* _Job_
Count how many lines of the data contain the string "instances". Give only the number.

-- START Dataset records --

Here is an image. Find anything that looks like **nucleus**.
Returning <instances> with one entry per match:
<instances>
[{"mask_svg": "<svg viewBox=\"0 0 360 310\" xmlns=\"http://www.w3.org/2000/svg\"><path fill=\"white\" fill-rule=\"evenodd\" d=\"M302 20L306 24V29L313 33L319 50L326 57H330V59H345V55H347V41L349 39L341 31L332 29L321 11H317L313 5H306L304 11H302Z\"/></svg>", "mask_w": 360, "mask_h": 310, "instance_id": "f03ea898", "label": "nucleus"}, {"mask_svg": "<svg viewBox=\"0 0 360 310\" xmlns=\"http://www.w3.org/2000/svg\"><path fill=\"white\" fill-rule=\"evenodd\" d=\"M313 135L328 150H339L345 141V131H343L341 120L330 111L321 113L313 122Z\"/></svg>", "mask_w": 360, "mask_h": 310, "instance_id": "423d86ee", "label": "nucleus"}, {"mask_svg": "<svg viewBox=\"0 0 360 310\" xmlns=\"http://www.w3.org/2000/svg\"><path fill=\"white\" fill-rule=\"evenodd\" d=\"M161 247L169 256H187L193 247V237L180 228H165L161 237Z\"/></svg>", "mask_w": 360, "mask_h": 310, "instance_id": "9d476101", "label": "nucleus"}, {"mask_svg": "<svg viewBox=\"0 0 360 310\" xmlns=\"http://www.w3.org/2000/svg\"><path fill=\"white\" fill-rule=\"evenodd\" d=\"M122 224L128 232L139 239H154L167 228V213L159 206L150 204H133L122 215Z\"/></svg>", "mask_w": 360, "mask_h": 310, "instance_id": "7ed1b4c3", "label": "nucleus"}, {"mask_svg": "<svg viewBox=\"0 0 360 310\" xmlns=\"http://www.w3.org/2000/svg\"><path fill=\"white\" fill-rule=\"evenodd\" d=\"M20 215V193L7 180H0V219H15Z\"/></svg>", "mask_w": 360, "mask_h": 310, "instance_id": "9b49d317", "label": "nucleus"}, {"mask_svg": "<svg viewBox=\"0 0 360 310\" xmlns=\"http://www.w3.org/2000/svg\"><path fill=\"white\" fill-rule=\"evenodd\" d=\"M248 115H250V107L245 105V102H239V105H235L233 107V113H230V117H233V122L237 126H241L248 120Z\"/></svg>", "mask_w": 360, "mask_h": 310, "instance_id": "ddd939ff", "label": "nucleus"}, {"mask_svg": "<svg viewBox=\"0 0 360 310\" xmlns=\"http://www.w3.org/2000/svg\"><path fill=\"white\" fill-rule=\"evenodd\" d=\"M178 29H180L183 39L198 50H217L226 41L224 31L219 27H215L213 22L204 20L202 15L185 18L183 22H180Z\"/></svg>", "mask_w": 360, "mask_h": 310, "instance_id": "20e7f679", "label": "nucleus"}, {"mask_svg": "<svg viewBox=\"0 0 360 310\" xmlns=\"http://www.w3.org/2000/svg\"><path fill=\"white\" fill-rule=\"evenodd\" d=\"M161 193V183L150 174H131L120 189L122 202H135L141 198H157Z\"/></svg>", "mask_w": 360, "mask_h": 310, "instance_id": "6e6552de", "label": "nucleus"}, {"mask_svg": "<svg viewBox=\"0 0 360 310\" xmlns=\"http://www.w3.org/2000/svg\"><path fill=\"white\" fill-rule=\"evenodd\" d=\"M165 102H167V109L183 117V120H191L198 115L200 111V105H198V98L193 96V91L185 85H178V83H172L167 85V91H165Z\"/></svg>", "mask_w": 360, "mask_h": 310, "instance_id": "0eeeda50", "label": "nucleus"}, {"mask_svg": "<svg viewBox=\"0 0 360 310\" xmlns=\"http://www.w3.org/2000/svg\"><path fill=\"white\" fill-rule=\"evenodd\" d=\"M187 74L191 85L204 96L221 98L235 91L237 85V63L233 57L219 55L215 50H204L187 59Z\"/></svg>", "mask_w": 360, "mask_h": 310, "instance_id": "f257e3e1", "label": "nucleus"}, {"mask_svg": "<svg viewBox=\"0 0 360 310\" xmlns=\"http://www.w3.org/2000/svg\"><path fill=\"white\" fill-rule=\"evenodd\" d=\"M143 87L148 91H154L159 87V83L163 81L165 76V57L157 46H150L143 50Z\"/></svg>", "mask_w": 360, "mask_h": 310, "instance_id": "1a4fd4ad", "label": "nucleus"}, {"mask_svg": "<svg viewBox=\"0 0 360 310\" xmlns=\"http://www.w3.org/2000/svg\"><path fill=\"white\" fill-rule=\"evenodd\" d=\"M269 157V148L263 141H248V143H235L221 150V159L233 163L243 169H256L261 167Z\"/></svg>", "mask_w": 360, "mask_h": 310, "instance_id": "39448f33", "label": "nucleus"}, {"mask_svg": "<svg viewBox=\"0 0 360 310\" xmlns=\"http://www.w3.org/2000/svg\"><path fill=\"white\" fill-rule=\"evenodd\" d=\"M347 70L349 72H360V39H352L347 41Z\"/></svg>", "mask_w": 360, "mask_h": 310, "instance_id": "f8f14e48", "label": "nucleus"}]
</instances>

-- END Dataset records --

* _Response for this exercise_
3